Évolution des schémas de travail, de la mobilité et de la reproduction des ménages
L’industrialisation de la Chine et du Viêt-Nam après la réforme a été rendue possible par le travail de centaines de millions de migrants ruraux. «Pendant des décennies, des millions de migrants ruraux ont dû vivre entre leur lieu de travail et leur lieu de vie et celui de leur famille», note Minh Nguyen. Mais les choses commencent désormais à évoluer. Le projet, qui a reçu le soutien du Conseil européen de la recherche(s’ouvre dans une nouvelle fenêtre), a identifié des changements majeurs dans la mobilité de la main-d’œuvre des pays. Par exemple, avec la délocalisation croissante de l’industrie manufacturière des anciens centres industriels vers des zones rurales périphériques, de nombreux travailleurs peuvent désormais faire le trajet quotidien entre leur lieu de travail et leur domicile. «Cependant, la marchandisation de tout et la perte de terres agricoles exercent une pression accrue sur les revenus monétaires afin de maintenir et d’assurer la subsistance de la famille», ajoute Minh Nguyen.

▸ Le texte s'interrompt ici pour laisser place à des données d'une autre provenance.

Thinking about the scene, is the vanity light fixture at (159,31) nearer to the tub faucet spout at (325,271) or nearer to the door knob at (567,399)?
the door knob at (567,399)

Promouvoir des politiques favorables au marché en utilisant des institutions et une rhétorique socialistes
Les recherches menées dans le cadre de ce projet ont révélé que les ouvriers d’usine préféraient les formes d’emploi flexibles et non protégées, telles que les heures supplémentaires ou le travail saisonnier. Selon Minh Nguyen, cette situation s’explique par le besoin d’argent des travailleurs, la méfiance générale à l’égard des régimes d’aide sociale existants et les manœuvres des entreprises mondiales visant à réduire le nombre de travailleurs permanents. «Sous l’égide de leurs États-partis, les transformations du marché en Chine et au Viêt-Nam façonnent la vie des travailleurs et leur bien-être de manière inédite», conclut Minh Nguyen. De nombreux résultats du projet ont été publiés dans des revues très réputées, présentés lors de conférences internationales et traduits dans une série de notes d’information.